■ DIRECTIONS FOR THIS TASK:
Can you retype the stretch of the blog post from "Anyway, there are" through "O. is selling.)", keeping every word and mark as it appears?

They Still Fly

Filed under:History, Cool — posted by Anwyn on August 12, 2008 @ 8:09 pm

I love B-17s. I love Memphis Belle, I have a framed drawing of the Shoo Shoo Baby, I think the men who flew in them and their near mechanical relatives were a particular class of hero apart. I almost cried the other day describing the scene where John Lithgow tries to raise a cheer for the men of the Belle because they’re going to fly their 25th mission in the morning, only to be slapped down by the superstitious air crews who know it’s bad luck to count chickens before they’ve hatched. And I only got into the discussion in the first place in order to mention Harry Connick’s rendition of “Danny Boy.”

Anyway, there are still a few airworthy B-17s out there. Apparently if you’re in the right place at the right time, you can crawl up the hatch and get a feel for what it was like. Wow.

A Spark of Hope

Filed under:History, Priorities — posted by Anwyn on July 3, 2008 @ 5:41 pm

(The good stuff, not that crap Barry O. is selling.)

I got this link at Hot Air, about bachelorhood. It starts out on how bachelors are likely to accomplish more and greater things in their lives than married men, and frankly, as a devotee of Dorothy L. Sayers and her commentary on that very truth as it applies to women, I was glad to read somebody’s approach to it for men. But still, as I read Christopher Orlet’s (what a great name, no?) list of the “architects of Western Civilization” who were single, I could only think one thing:

“But not Bach. Not Bach.”

Nor, in addition, any of the founders of our own American system of civilization, though of course they were working on and fleshing out premises that had been laid down by many in the list.

■ SUPPLIED ENTRIES:
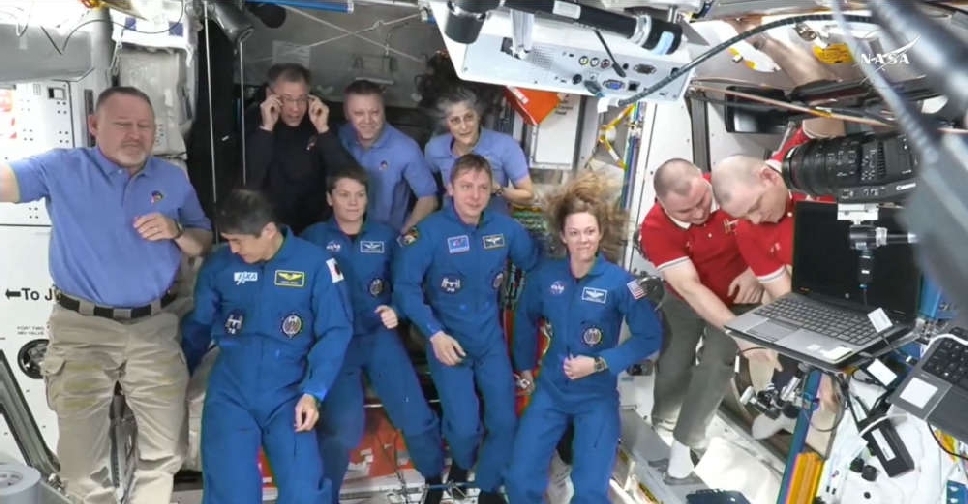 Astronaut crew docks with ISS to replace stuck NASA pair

* * *

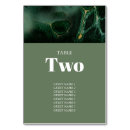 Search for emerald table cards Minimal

* * *

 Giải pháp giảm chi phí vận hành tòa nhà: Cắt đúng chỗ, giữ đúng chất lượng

■ ANSWER:
Anyway, there are still a few airworthy B-17s out there. Apparently if you’re in the right place at the right time, you can crawl up the hatch and get a feel for what it was like. Wow.

A Spark of Hope

Filed under:History, Priorities — posted by Anwyn on July 3, 2008 @ 5:41 pm

(The good stuff, not that crap Barry O. is selling.)